* **Exercise instructions**: Please retype the Floodlove EP review below in full, word for word.

Floodlove – “Floodlove” EP Review

Posted: by Colin



Putting aside the hardships and turmoil The Dangerous Summer experienced during their time, the band’s undeniable talent and ability to write heartfelt, robust pop-rock songs with delicate, lingering chords allowed them to shine in a genre that badly needed innovation. With the group now defunct, former guitarist Cody Payne finds himself engulfed in Floodlove. Wasting no time, Payne has released an 8 song, 30 minute, debut self-titled EP just a couple months after the project’s start. With good reason, as the EP is a fresh, progressive attempt on alternative indie-pop, a genre badly in need of creativity. 

Instances of Floodlove’s ambition are discovered throughout the album. While certain attempts are careless and forgetful, the moments when Floodlove achieves success are wildly impressive. Take for example, the EP’s two best songs, “Long Goodbye” and “Echo”. Both follow similar paths stylistically and lyrically. Delicate percussion and the occasional hint of synth are glazed over mellow, simmering guitar-work and melancholy-filled, ringing vocals inducing a meditative state, perfect for any late night drive.

Although a few tracks fall short of the standard set by the two tracks mentioned above, it’s not to say that they lack substance or thought. The closing track, “Time To Come Home”, is it a bit plain, but seems like an intentional response to the opener “Long Goodbye”. In doing so, it features the album’s most potent lyrical jabs “And we fall and we rise, and we laugh ‘till we cry and we love ‘till we die, and we wait for the light to come on, we’re on the same side”. 

To say the least, the debut EP is a very encouraging effort from Payne. Every song has the framework and synergy to be delightful and pleasantly satisfying, enough so to appease even the harshest indie-pop critics. While it’s not a perfect release, the climatic sparks and hooks throughout a majority of the album lead one to assume that Payne is on the verge of significantly shifting a genre that can (at points) be overwhelmingly stale. With more experience, and a bit of fine-tuning, Floodlove has the potential to craft an alternative radio smash hit not far from Airborne Toxic Event’s ‘Sometime Around Midnight’ or Grouplove’s ‘Tongue Tied’, and that’s the exciting part.

* **Input data**:

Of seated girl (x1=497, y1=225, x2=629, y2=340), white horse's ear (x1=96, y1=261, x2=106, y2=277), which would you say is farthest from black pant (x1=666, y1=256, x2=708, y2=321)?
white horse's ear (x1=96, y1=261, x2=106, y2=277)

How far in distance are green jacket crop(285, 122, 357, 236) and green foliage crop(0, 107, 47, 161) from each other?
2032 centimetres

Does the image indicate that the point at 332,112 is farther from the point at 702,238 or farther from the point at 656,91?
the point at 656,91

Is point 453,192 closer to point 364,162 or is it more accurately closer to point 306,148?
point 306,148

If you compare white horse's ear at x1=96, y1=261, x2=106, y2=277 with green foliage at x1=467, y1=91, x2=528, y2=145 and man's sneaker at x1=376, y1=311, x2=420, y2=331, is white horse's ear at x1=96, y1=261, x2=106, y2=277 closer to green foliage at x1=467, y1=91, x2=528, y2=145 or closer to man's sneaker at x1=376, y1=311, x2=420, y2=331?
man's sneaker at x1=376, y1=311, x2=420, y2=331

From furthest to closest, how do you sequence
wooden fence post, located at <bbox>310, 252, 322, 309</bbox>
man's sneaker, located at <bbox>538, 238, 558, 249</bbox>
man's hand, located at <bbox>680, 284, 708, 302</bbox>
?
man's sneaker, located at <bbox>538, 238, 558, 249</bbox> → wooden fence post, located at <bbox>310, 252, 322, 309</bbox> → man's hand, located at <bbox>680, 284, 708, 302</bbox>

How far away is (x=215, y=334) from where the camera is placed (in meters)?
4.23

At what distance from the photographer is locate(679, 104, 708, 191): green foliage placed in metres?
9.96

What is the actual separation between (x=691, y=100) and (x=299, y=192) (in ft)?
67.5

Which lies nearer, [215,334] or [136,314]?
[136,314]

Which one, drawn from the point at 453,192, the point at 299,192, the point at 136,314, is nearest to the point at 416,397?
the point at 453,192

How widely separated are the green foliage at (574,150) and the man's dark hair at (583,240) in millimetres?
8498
--
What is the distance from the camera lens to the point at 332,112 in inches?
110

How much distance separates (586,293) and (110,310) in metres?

* **Solution for this problem**:
Floodlove – “Floodlove” EP Review

Posted: by Colin



Putting aside the hardships and turmoil The Dangerous Summer experienced during their time, the band’s undeniable talent and ability to write heartfelt, robust pop-rock songs with delicate, lingering chords allowed them to shine in a genre that badly needed innovation. With the group now defunct, former guitarist Cody Payne finds himself engulfed in Floodlove. Wasting no time, Payne has released an 8 song, 30 minute, debut self-titled EP just a couple months after the project’s start. With good reason, as the EP is a fresh, progressive attempt on alternative indie-pop, a genre badly in need of creativity. 

Instances of Floodlove’s ambition are discovered throughout the album. While certain attempts are careless and forgetful, the moments when Floodlove achieves success are wildly impressive. Take for example, the EP’s two best songs, “Long Goodbye” and “Echo”. Both follow similar paths stylistically and lyrically. Delicate percussion and the occasional hint of synth are glazed over mellow, simmering guitar-work and melancholy-filled, ringing vocals inducing a meditative state, perfect for any late night drive.

Although a few tracks fall short of the standard set by the two tracks mentioned above, it’s not to say that they lack substance or thought. The closing track, “Time To Come Home”, is it a bit plain, but seems like an intentional response to the opener “Long Goodbye”. In doing so, it features the album’s most potent lyrical jabs “And we fall and we rise, and we laugh ‘till we cry and we love ‘till we die, and we wait for the light to come on, we’re on the same side”. 

To say the least, the debut EP is a very encouraging effort from Payne. Every song has the framework and synergy to be delightful and pleasantly satisfying, enough so to appease even the harshest indie-pop critics. While it’s not a perfect release, the climatic sparks and hooks throughout a majority of the album lead one to assume that Payne is on the verge of significantly shifting a genre that can (at points) be overwhelmingly stale. With more experience, and a bit of fine-tuning, Floodlove has the potential to craft an alternative radio smash hit not far from Airborne Toxic Event’s ‘Sometime Around Midnight’ or Grouplove’s ‘Tongue Tied’, and that’s the exciting part.